Sgarlata’s voice teacher at George Mason University (where she graduated in 2005, and currently attends as a graduate student), Patricia Miller, has also been influential in her life, imparting valuable advice throughout the process. "She taught me it's OK to make mistakes ... and to turn everything into a learning experience."
As Sgarlata explains, the four points on the Miss America crown stand for scholarship, service, success and style. Throughout her reign as Miss America, the lucky woman strives to exemplify these ideals.
SHE HAS focused her attention on promoting anti-bullying policies. She has spoken with middle-school students on the long-term consequences of bullying, and on the importance of respecting one another.
Sgarlata is not a mere passive observer — she successfully lobbied for two anti-bullying laws, and she went on to attend the Governor's signing ceremony. The laws set up parameters that schools must follow in order to curb bullying.

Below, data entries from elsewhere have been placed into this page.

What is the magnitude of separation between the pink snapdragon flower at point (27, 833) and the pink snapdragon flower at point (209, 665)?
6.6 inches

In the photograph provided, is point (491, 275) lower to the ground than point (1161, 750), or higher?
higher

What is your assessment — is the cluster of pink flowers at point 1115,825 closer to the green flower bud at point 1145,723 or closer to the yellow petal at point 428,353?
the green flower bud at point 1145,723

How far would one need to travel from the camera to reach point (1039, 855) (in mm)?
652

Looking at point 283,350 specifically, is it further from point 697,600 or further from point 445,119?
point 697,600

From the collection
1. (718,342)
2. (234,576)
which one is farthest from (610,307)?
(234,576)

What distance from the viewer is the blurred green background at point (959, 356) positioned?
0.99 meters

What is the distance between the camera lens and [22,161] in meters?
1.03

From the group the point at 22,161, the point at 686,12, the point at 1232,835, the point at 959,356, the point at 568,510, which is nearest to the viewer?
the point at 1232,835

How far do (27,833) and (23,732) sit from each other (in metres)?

As for the future, Sgarlata says it all depends on what happens this year, which she describes as being a "life-changing" one. She sees herself possibly traveling to Europe to sing opera professionally.
Regardless, she plans to continue public speaking out on behalf of her platform, taking her position as the Virginia Chapter Director of Bully Police USA very seriously.
Whether she follows the path of opera or community service, Sgarlata possesses the ambition and charisma to make the most of whatever the future has in store.